治療法が見つかっていない難病に対して、劇的な効果をもたらす「特効薬」として注目を集めているのが遺伝子治療です。世界中の大手製薬会社から新進気鋭のスタートアップまでが参入し、現在その開発競争は激しさを増しています。しかし、この革新的な治療法が広く普及し、誰もがその恩恵を受けられるようになるには、乗り越えなければならない大きな壁が存在します。
その最たるものが、ニュースでも度々話題になる高額な「薬価(公的に定められた医薬品の価格)」です。ソーシャルメディア(SNS)などでも、「高すぎて保険財政が破綻してしまうのではないか」といった不安の声が数多く上がっています。2019年5月に日本で保険適用となった血液がんの治療薬「キムリア」は1回約3300万円という国内最高額を記録し、世間に大きな衝撃を与えました。
さらに、ノバルティス社が海外で展開する乳幼児の難病「脊髄性筋萎縮症(SMA)」の治療薬「ゾルゲンスマ」にいたっては、日本円で約2億3000万円という驚きの価格がついています。世界最高額とも称されるこの金額に対し、SNS上では「一生かかっても払えない」といった驚愕のコメントが溢れました。しかし、医療の専門家や製薬業界の見方は、私たち一般の感覚とは少し異なっているようです。
一見すると超高額、しかし「費用対効果」で見る真実
製薬業界の関係者は、この数億円という金額について「治療トータルのコストで考えれば、決して高すぎるわけではない」と指摘します。例えば、先ほどのSMAという難病の場合、従来の既存薬を10年間使い続けると、その薬価の総額は約5億円にも達してしまうのです。しかも従来の薬は生涯にわたって投与し続ける必要がありますが、ゾルゲンスマであれば、わずか1回の投与で治療が完結します。
ここで重要になるのが、医療費に対する治療効果の割合を示す「費用対効果」という視点です。日本の薬価決定プロセスは、海外での販売価格や、薬を作るためにかかったコストである「製造原価」をベースに計算されるのが通例となっています。つまり「安く作れるものは、薬価も安くすべきだ」という引き算の考え方が根底にあり、治療によって得られる劇的な効果や長期的メリットは評価されにくい仕組みです。
2019年に国内で承認された足の血管の病気に対する治療薬「コラテジェン」は、1回約60万円という薬価になりました。市場では数百万円になると予想されていたため、専門家からは「革新的な価値が正しく反映されていない」と不満の声が漏れています。イノベーションを適切に評価する文化が育たなければ、製薬会社が日本で新薬を発売する意欲を失ってしまうという深刻な懸念も生じているのです。

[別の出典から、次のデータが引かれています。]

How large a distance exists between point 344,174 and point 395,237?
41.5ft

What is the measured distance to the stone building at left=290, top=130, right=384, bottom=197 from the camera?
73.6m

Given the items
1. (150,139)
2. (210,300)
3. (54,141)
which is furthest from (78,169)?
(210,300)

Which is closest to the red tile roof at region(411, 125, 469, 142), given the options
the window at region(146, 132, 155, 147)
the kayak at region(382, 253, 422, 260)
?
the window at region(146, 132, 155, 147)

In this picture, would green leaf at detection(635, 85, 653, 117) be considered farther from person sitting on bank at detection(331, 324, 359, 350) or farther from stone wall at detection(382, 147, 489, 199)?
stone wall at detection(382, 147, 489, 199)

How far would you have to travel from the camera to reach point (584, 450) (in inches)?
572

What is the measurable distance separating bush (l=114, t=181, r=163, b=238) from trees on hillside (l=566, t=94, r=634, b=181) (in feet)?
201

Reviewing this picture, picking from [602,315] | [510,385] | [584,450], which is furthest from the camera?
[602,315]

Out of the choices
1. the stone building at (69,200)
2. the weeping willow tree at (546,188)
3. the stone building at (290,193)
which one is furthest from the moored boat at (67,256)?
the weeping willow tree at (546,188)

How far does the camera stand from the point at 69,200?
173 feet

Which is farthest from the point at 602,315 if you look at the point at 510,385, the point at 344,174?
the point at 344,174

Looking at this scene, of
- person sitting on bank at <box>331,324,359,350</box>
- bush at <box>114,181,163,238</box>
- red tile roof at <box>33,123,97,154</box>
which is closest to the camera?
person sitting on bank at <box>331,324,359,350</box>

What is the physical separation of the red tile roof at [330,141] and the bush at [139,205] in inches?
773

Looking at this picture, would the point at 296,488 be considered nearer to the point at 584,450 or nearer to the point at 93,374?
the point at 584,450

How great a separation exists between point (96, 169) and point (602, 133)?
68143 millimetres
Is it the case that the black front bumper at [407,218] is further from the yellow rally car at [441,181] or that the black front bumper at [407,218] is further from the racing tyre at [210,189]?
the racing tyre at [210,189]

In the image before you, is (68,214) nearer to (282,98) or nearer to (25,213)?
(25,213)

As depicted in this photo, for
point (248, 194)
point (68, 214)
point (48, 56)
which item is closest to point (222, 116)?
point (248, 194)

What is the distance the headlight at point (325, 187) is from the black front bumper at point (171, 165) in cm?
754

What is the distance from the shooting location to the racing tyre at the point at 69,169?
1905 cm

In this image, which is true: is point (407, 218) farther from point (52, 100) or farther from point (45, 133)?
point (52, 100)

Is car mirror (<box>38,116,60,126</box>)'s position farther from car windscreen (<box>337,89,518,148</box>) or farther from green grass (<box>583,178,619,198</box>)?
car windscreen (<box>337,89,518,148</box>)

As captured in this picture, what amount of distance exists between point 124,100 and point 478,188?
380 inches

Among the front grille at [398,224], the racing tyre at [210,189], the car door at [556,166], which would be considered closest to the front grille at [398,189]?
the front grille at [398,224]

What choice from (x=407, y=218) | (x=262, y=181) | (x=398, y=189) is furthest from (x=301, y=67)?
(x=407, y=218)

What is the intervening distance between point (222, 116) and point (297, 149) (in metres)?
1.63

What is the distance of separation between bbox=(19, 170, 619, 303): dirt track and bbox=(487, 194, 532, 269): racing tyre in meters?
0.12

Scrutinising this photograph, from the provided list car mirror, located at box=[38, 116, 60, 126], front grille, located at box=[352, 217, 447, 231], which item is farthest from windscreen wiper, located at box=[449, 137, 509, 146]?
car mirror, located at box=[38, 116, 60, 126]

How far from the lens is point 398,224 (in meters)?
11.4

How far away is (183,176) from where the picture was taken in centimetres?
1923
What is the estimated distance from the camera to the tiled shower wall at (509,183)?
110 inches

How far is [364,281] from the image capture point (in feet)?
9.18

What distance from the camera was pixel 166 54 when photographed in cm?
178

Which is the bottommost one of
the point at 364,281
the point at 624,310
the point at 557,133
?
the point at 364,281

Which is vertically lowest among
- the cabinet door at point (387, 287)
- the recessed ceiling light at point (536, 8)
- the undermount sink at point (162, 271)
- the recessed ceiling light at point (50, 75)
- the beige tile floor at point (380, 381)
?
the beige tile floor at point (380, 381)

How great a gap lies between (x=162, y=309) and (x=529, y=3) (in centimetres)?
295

日本酒の職人技に通じる?量産のカギを握る「ベクター」とは
遺伝子治療を普及させるためのもう一つの課題が、製造面における「量産技術」の確立にあります。治療の現場では、狙った遺伝子を体内の細胞へと正確に送り届けるための「運び役」が必要不可欠となります。この運び役のことを専門用語で「ベクター」と呼び、ウイルスなどを安全に加工して利用しますが、この製造が極めて難しいとされています。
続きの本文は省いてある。